Scene question records
## Begin

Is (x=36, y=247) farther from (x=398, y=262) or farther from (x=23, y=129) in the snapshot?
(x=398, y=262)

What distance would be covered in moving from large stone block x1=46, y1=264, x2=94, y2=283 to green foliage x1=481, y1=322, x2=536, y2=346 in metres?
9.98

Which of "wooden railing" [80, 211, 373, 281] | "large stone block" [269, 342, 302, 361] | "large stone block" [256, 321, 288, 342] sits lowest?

## End

• [WHAT IS REQUIRED] Extract the complete set of records unchanged.

• [SOLUTION TO THIS EXERCISE]
Is (x=36, y=247) farther from (x=398, y=262) or farther from (x=23, y=129) in the snapshot?
(x=398, y=262)

What distance would be covered in moving from large stone block x1=46, y1=264, x2=94, y2=283 to green foliage x1=481, y1=322, x2=536, y2=346 in metres?
9.98

Which of "wooden railing" [80, 211, 373, 281] | "large stone block" [269, 342, 302, 361] | "large stone block" [256, 321, 288, 342] sits lowest?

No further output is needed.